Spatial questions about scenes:
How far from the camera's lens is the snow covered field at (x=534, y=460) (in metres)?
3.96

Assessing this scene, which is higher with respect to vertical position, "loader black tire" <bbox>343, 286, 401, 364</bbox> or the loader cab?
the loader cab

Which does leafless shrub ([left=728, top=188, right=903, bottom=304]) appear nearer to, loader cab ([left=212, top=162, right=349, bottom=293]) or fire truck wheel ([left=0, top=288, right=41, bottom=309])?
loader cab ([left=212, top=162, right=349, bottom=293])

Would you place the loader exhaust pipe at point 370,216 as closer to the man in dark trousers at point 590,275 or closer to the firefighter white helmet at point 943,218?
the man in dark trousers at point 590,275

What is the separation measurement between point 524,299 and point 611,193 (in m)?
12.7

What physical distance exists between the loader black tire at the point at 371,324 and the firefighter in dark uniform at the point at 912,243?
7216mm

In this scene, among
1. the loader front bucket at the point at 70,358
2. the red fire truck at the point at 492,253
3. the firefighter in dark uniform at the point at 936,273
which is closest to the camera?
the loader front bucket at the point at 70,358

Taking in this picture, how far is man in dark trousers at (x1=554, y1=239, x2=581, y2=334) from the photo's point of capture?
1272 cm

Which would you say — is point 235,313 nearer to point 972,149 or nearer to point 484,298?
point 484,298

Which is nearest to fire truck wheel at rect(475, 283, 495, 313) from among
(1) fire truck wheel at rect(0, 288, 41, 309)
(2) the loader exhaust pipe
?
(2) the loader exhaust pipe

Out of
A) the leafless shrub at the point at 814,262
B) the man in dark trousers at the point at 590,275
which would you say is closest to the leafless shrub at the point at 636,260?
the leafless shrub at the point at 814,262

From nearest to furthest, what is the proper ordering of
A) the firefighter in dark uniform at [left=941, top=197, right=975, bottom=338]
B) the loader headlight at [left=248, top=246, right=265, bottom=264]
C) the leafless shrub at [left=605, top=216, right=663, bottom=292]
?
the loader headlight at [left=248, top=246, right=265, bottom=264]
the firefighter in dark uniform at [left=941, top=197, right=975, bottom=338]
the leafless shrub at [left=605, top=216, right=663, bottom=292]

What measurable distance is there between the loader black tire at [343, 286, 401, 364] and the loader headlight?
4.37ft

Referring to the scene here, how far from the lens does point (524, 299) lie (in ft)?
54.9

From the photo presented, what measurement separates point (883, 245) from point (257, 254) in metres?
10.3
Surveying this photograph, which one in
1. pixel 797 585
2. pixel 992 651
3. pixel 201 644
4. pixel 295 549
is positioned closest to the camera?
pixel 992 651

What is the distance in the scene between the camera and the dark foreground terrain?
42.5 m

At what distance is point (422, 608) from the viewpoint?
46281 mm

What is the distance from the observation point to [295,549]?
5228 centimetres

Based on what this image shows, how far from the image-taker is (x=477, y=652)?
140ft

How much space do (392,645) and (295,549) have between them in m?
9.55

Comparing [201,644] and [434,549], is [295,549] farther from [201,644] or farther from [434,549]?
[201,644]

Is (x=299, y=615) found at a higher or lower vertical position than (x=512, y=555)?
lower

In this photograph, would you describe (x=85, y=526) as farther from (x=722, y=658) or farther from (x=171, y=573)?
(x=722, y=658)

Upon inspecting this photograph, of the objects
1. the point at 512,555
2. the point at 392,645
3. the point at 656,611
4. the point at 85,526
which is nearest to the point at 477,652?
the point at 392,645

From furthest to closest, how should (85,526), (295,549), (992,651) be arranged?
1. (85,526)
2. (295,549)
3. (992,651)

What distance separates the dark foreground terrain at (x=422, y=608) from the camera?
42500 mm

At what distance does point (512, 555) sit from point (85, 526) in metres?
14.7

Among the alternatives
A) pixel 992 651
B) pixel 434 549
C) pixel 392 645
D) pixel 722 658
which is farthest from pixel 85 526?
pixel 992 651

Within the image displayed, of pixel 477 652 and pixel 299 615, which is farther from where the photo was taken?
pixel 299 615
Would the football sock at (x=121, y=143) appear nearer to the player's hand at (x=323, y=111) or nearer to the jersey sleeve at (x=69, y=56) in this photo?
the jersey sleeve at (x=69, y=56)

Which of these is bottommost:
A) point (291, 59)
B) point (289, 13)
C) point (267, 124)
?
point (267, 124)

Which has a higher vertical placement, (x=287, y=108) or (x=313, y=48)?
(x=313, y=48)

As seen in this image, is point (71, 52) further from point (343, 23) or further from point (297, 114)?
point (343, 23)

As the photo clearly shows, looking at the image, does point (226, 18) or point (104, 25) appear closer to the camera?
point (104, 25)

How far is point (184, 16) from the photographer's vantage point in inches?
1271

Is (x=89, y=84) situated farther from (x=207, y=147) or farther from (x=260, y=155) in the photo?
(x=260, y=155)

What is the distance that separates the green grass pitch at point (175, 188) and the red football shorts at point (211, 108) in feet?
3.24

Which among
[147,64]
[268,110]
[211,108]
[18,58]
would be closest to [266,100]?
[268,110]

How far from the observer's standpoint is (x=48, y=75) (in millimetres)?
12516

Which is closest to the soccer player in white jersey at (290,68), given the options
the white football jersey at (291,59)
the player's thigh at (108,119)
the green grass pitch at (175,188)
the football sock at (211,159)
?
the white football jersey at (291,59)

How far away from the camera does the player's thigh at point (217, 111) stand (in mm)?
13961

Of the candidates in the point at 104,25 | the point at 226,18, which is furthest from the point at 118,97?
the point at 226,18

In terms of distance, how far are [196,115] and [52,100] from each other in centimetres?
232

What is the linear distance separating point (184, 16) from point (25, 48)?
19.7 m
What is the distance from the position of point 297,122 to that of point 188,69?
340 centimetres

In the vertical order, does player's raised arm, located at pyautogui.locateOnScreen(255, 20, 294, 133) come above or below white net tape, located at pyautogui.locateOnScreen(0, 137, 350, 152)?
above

Goal:
Rewrite all the entries above, changing "snow covered field" to "snowy field" and keeping everything else the same.

Exercise output:
How far from the camera's lens is the snowy field at (x=534, y=460) (in metres)?
3.96

Assessing this scene, which is higher with respect to vertical position, "loader black tire" <bbox>343, 286, 401, 364</bbox> or the loader cab?
the loader cab

Which does leafless shrub ([left=728, top=188, right=903, bottom=304]) appear nearer to, loader cab ([left=212, top=162, right=349, bottom=293]) or fire truck wheel ([left=0, top=288, right=41, bottom=309])?
loader cab ([left=212, top=162, right=349, bottom=293])

Would you place the loader exhaust pipe at point 370,216 as closer to the man in dark trousers at point 590,275 or closer to the firefighter white helmet at point 943,218?
the man in dark trousers at point 590,275

What is the separation measurement between point 524,299 and point 611,193 (in m)?
12.7

What physical distance exists between the loader black tire at the point at 371,324 and the firefighter in dark uniform at the point at 912,243?
7216mm

In this scene, among
1. the loader front bucket at the point at 70,358
2. the red fire truck at the point at 492,253
3. the firefighter in dark uniform at the point at 936,273
which is closest to the camera?
the loader front bucket at the point at 70,358

Taking in this picture, how far is man in dark trousers at (x1=554, y1=239, x2=581, y2=334) from the photo's point of capture?
1272 cm

Which would you say — is point 235,313 nearer to point 972,149 or nearer to point 484,298?
point 484,298

Which is nearest to fire truck wheel at rect(475, 283, 495, 313) from among
(1) fire truck wheel at rect(0, 288, 41, 309)
(2) the loader exhaust pipe
?
(2) the loader exhaust pipe

Out of
A) the leafless shrub at the point at 814,262
B) the man in dark trousers at the point at 590,275
which would you say is closest to the leafless shrub at the point at 636,260?
the leafless shrub at the point at 814,262

From nearest to furthest, what is the proper ordering of
A) the firefighter in dark uniform at [left=941, top=197, right=975, bottom=338]
B) the loader headlight at [left=248, top=246, right=265, bottom=264]
C) the leafless shrub at [left=605, top=216, right=663, bottom=292]
?
the loader headlight at [left=248, top=246, right=265, bottom=264]
the firefighter in dark uniform at [left=941, top=197, right=975, bottom=338]
the leafless shrub at [left=605, top=216, right=663, bottom=292]

What measurable distance is there between the loader black tire at [343, 286, 401, 364] and the loader headlight?
4.37ft

Referring to the scene here, how far from the lens does point (524, 299) lie (in ft)?
54.9

From the photo presented, what measurement separates point (883, 245) from point (257, 254) in metres?
10.3
Surveying this photograph, which one in
1. pixel 797 585
2. pixel 992 651
3. pixel 201 644
4. pixel 295 549
is positioned closest to the camera?
pixel 992 651

What is the distance in the scene between the camera and the dark foreground terrain?
42.5 m

At what distance is point (422, 608) from the viewpoint?
46281 mm

What is the distance from the observation point to [295,549]?
5228 centimetres

Based on what this image shows, how far from the image-taker is (x=477, y=652)?
140ft

How much space do (392,645) and (295,549) have between them in m?
9.55

Comparing [201,644] and [434,549], is [295,549] farther from [201,644] or farther from [434,549]?
[201,644]

Is (x=299, y=615) found at a higher or lower vertical position than (x=512, y=555)?
lower

In this photograph, would you describe (x=85, y=526) as farther from (x=722, y=658) or farther from (x=171, y=573)?
(x=722, y=658)

Upon inspecting this photograph, of the objects
1. the point at 512,555
2. the point at 392,645
3. the point at 656,611
4. the point at 85,526
which is nearest to the point at 477,652?
the point at 392,645

From furthest to closest, how should (85,526), (295,549), (992,651) be arranged?
1. (85,526)
2. (295,549)
3. (992,651)

What distance separates the dark foreground terrain at (x=422, y=608) from the camera?
42500 mm

At what distance does point (512, 555) sit from point (85, 526) in metres?
14.7

Among the alternatives
A) pixel 992 651
B) pixel 434 549
C) pixel 392 645
D) pixel 722 658
which is farthest from pixel 85 526?
pixel 992 651

Within the image displayed, of pixel 477 652 and pixel 299 615, which is farther from where the photo was taken?
pixel 299 615
Would the football sock at (x=121, y=143) appear nearer to the player's hand at (x=323, y=111) or nearer to the jersey sleeve at (x=69, y=56) in this photo?
the jersey sleeve at (x=69, y=56)

Which of these is bottommost:
A) point (291, 59)
B) point (289, 13)
C) point (267, 124)
?
point (267, 124)

Which has a higher vertical placement, (x=287, y=108) or (x=313, y=48)?
(x=313, y=48)

As seen in this image, is point (71, 52) further from point (343, 23) or further from point (297, 114)?
point (343, 23)

As the photo clearly shows, looking at the image, does point (226, 18) or point (104, 25) appear closer to the camera?
point (104, 25)

How far is point (184, 16) from the photographer's vantage point in inches?
1271

Is (x=89, y=84) situated farther from (x=207, y=147) or farther from (x=260, y=155) in the photo?
(x=260, y=155)

What is the distance that separates the green grass pitch at point (175, 188) and the red football shorts at point (211, 108) in feet?
3.24

Which among
[147,64]
[268,110]
[211,108]
[18,58]
would be closest to [266,100]?
[268,110]

How far from the observer's standpoint is (x=48, y=75) (in millimetres)?
12516

Which is closest to the soccer player in white jersey at (290,68), given the options
the white football jersey at (291,59)
the player's thigh at (108,119)
the green grass pitch at (175,188)
the football sock at (211,159)
?
the white football jersey at (291,59)

How far away from the camera does the player's thigh at point (217, 111) stand (in mm)?
13961

Of the candidates in the point at 104,25 | the point at 226,18, which is furthest from the point at 118,97?
the point at 226,18

In terms of distance, how far are [196,115] and [52,100] from each other in centimetres?
232

What is the linear distance separating point (184, 16) from point (25, 48)?
19.7 m
What is the distance from the position of point 297,122 to that of point 188,69?
340 centimetres

In the vertical order, does player's raised arm, located at pyautogui.locateOnScreen(255, 20, 294, 133) come above or below white net tape, located at pyautogui.locateOnScreen(0, 137, 350, 152)?
above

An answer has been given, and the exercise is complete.